25 Novembro 2019
Criado há 30 anos, o Sistema Único de Saúde nunca esteve tão ameaçado. O governo Bolsonaro apressa a tramitação de um projeto que vai mudar substancialmente a maneira como a verba para a atenção básica é repassada aos municípios. É o Previne Brasil, lançado oficialmente na terça-feira 12. A universalidade, grande pilar do sistema, dará lugar a uma estranha meritocracia. O repasse será feito não mais conforme a população de cada cidade, mas pelo número de cadastros nas unidades públicas de saúde. Outro mote é premiar as localidades que atinjam os “melhores resultados”: tenham unidades informatizadas, horários expandidos, profissionais especializados. Falta combinar com a realidade.
“Como avaliar desempenho, se o governo tirou oito dos meus médicos e não repôs?”, pergunta Maria Dalva Amim dos Santos, secretária de Saúde de Embu-Guaçu, na Região Metropolitana de São Paulo. Em julho, CartaCapital esteve na cidade para falar do apagão do Mais Médicos nas periferias. Com o abrupto fim do programa, a cidade perdeu 16 doutores cubanos de uma só vez. Entre idas e vindas de profissionais brasileiros, a prefeitura conseguiu recompor metade da equipe. Quatro meses depois, Embu-Guaçu é de novo espelho dos dramas da saúde pública no Brasil. A cidade tem 68,2 mil habitantes e está distante apenas 47 quilômetros da capital paulista. Vive basicamente do comércio e dos repasses do governo federal – recebe, por exemplo, uma verba extra para preservar os mananciais. Com o repasse unificado, tende a perder verba. Maria Dalva Amim resume de forma categórica: “Estamos desesperados”.
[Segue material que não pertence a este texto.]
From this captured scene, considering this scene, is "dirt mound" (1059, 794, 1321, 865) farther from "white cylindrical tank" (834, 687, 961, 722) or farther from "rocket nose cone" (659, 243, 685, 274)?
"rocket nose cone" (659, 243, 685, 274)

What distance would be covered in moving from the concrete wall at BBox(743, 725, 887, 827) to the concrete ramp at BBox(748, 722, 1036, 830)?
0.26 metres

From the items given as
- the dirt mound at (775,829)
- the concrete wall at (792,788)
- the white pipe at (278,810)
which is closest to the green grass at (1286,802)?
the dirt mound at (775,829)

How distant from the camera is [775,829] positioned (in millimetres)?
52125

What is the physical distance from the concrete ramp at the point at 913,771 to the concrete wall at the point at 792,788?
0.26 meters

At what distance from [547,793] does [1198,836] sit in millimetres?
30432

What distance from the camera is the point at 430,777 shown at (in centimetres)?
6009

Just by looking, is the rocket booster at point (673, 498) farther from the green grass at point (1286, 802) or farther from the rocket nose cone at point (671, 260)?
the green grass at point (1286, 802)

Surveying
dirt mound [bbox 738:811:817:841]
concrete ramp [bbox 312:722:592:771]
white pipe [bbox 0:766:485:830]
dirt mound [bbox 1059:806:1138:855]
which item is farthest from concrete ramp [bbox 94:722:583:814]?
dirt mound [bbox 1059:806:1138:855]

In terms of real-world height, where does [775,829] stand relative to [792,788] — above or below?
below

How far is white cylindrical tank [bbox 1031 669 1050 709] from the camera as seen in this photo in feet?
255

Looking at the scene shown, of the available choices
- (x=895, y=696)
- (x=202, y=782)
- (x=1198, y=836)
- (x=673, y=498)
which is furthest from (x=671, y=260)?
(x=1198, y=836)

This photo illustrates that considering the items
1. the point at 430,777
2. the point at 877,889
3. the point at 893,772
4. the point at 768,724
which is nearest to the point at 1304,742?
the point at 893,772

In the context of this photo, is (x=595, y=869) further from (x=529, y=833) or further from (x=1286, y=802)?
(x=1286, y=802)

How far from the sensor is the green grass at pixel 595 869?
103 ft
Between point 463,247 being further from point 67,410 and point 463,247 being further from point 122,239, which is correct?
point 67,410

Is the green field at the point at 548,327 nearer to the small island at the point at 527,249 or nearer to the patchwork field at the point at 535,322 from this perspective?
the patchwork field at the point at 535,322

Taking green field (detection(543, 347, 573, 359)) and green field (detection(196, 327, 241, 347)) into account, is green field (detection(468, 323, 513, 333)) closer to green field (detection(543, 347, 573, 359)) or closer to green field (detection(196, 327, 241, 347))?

A reportagem é de Thais Reis Oliveira, publicada por CartaCapital, 25-11-2019.
Talvez inspirado pelo miraculoso trilhão prometido por Paulo Guedes com a Previdência, o Previne Brasil garante incluir 50 milhões de brasileiros no SUS. O economista Francisco Funcia, ex-diretor da Associação Brasileira de Economia em Saúde, desconfia desse número. Vários estudos, aponta ele, mostram que as cidades tendem a subnotificar os atendimentos. Na letra da lei, todo o brasileiro precisa apresentar o cartão do SUS para dar entrada em hospitais ou postos de saúde, mas falta a muitos municípios a tecnologia necessária para repassá-los à base universal do sistema. “Não foi apresentado pelo governo nenhum estudo técnico que dê base a esse cálculo. Sem isso, nem sequer podemos afirmar que haverá perdas ou ganhos.” A mudança saiu com o aval dos gestores municipais, estaduais e federais, mas sem a aprovação do Conselho Nacional de Saúde. A proposta será discutida pela entidade em dezembro e, pela lei, não pode ser efetivada sem essa análise prévia.
A Associação Brasileira de Saúde Coletiva e outras 11 entidades do setor alertam, em nota, para o endosso do governo a um “SUS para pobres”. Um dos pontos mais controversos, segundo essas organizações, é que o novo programa deixa de priorizar o Estratégia Saúde da Família, cujo contato direto com a população contribuiu enormemente para a redução da mortalidade infantil. Cálculos da Abrasco indicam que, a cada aumento de 10% na cobertura do programa, cai 4,6% a morte de crianças de até 1 ano de idade.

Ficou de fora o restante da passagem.